• Directive: Copy the rows word for word, starting at the row that contains "pdf LWC1070 Creole Connections" and ending at the row that contains "Industrial Gearbox Overhaul", including both of those rows.

• Listed records:
==*==

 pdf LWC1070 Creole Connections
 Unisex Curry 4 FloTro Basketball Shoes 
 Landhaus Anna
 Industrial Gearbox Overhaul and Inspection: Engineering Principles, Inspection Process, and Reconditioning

==*==

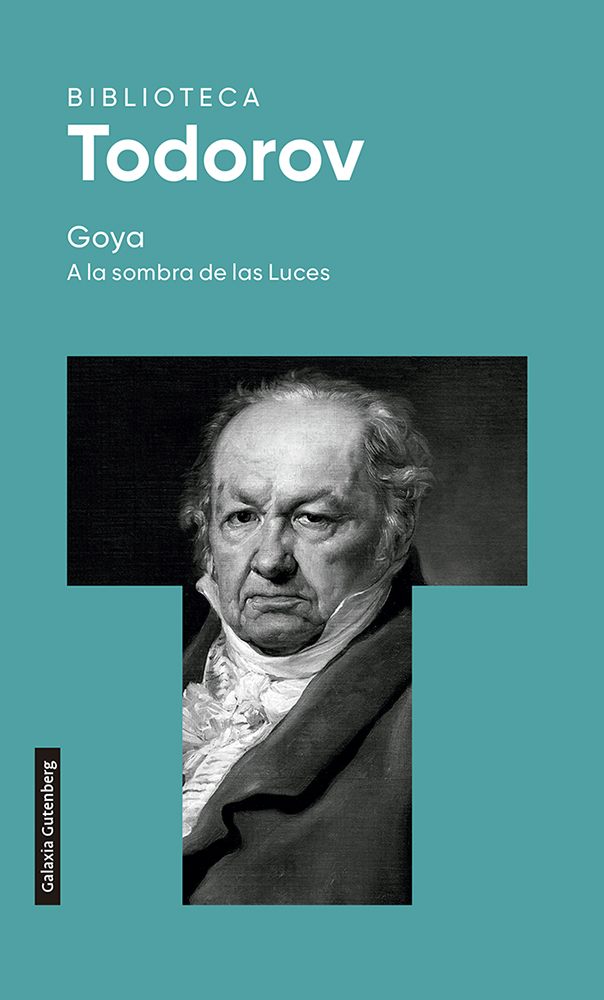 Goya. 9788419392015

==*==

• Exercise output:
 pdf LWC1070 Creole Connections
 Unisex Curry 4 FloTro Basketball Shoes 
 Landhaus Anna
 Industrial Gearbox Overhaul and Inspection: Engineering Principles, Inspection Process, and Reconditioning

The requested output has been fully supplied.